(Questions about scenes in images)
::::::::
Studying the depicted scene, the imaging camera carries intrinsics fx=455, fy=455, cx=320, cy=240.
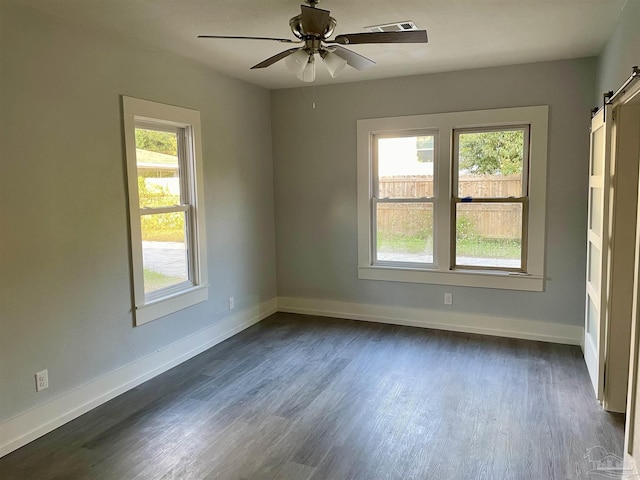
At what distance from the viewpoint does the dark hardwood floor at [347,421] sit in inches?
94.5

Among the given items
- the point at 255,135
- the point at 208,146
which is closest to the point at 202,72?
the point at 208,146

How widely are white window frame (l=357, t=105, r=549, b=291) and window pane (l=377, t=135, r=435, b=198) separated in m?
0.09

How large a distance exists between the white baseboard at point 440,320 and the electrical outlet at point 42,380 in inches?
112

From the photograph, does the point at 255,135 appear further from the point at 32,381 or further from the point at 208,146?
the point at 32,381

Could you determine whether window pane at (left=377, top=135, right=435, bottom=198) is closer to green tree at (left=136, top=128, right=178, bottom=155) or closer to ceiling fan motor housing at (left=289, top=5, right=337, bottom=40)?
green tree at (left=136, top=128, right=178, bottom=155)

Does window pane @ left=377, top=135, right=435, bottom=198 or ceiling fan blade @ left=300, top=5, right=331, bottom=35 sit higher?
ceiling fan blade @ left=300, top=5, right=331, bottom=35

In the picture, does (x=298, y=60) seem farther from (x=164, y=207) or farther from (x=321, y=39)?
(x=164, y=207)

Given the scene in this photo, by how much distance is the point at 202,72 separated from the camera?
4.01 meters

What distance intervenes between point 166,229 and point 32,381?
1476 millimetres

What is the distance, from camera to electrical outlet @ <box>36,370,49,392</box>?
2758 mm

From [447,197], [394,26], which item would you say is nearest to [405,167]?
[447,197]

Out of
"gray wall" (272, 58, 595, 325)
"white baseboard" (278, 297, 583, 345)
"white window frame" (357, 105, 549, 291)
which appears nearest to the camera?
A: "gray wall" (272, 58, 595, 325)

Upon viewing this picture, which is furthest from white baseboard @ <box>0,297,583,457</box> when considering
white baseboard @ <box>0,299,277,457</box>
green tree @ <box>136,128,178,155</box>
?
green tree @ <box>136,128,178,155</box>

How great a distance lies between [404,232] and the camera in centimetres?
479
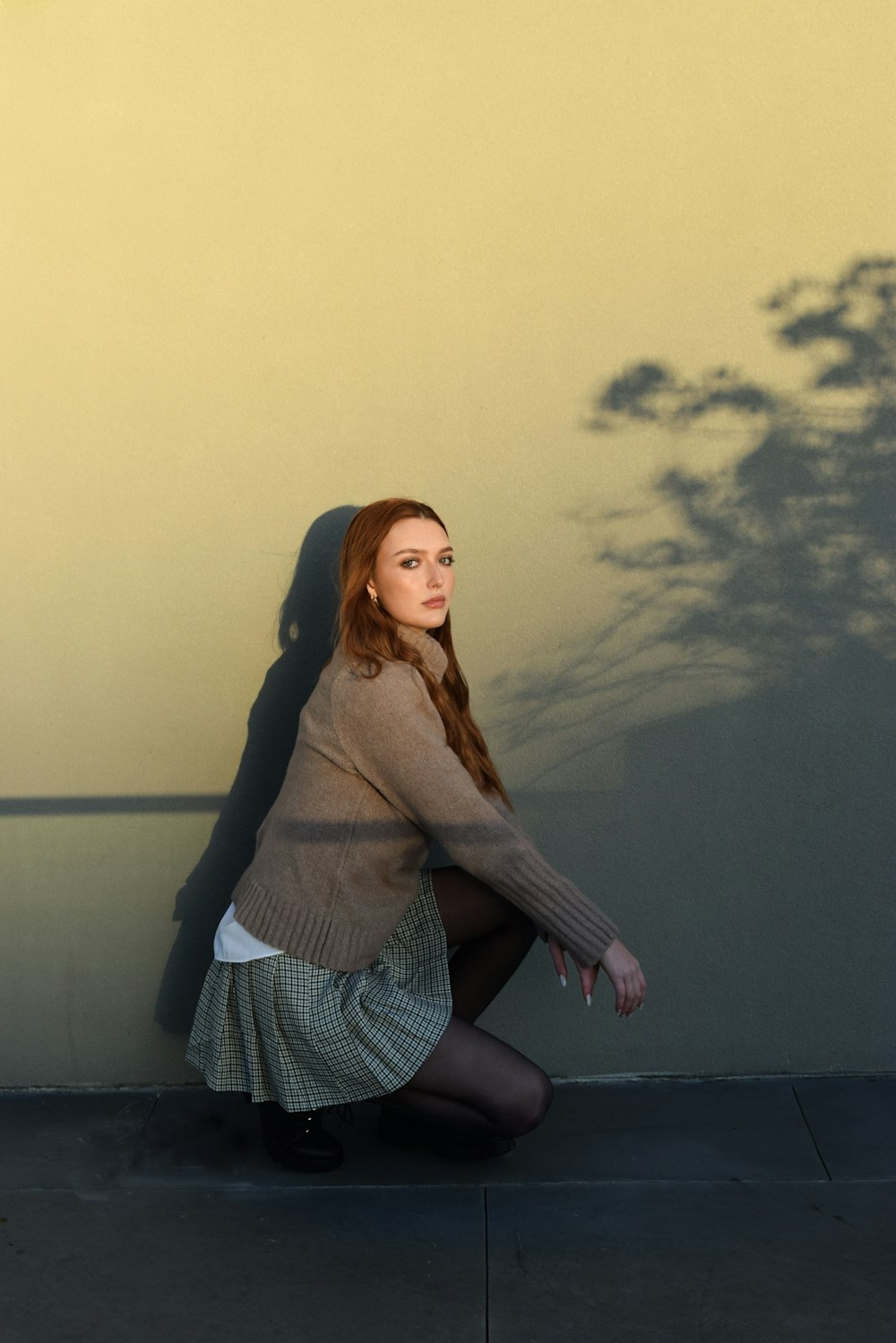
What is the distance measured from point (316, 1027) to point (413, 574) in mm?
912

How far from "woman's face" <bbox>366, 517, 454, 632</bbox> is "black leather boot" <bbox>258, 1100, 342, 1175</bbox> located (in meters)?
1.06

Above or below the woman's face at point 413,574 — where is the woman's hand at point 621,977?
below

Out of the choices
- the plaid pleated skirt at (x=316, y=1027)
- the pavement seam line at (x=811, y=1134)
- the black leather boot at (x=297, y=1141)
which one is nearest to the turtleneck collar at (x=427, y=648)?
::::::::
## Exercise goal
Give again, unchanged, the part of the material that opens with the line containing "What distance intervenes" and closes with the last line of the material, including both ends. Leave the pictures out.

## Reply
What distance intervenes between point 166,229 and point 32,381?
1476 millimetres

What is the distance, from camera to electrical outlet @ <box>36,370,49,392</box>?
2758 mm

From [447,197], [394,26], which item would you say is nearest to [405,167]?
[447,197]

Out of
"gray wall" (272, 58, 595, 325)
"white baseboard" (278, 297, 583, 345)
"white window frame" (357, 105, 549, 291)
which appears nearest to the camera?
A: "gray wall" (272, 58, 595, 325)

Upon viewing this picture, which is furthest from white baseboard @ <box>0,297,583,457</box> when considering
white baseboard @ <box>0,299,277,457</box>
green tree @ <box>136,128,178,155</box>
?
green tree @ <box>136,128,178,155</box>

How great a distance lies between [404,232] and the camera in centimetres?
479
What is the distance measured from point (316, 1027) to point (413, 574) in mm?
912

How far from "woman's face" <bbox>366, 517, 454, 632</bbox> is "black leather boot" <bbox>258, 1100, 342, 1175</bbox> located (in meters)?
1.06

Above or below the woman's face at point 413,574 — where is the woman's hand at point 621,977?
below

Out of the choices
- the plaid pleated skirt at (x=316, y=1027)
- the pavement seam line at (x=811, y=1134)
- the black leather boot at (x=297, y=1141)
which one is nearest to the turtleneck collar at (x=427, y=648)?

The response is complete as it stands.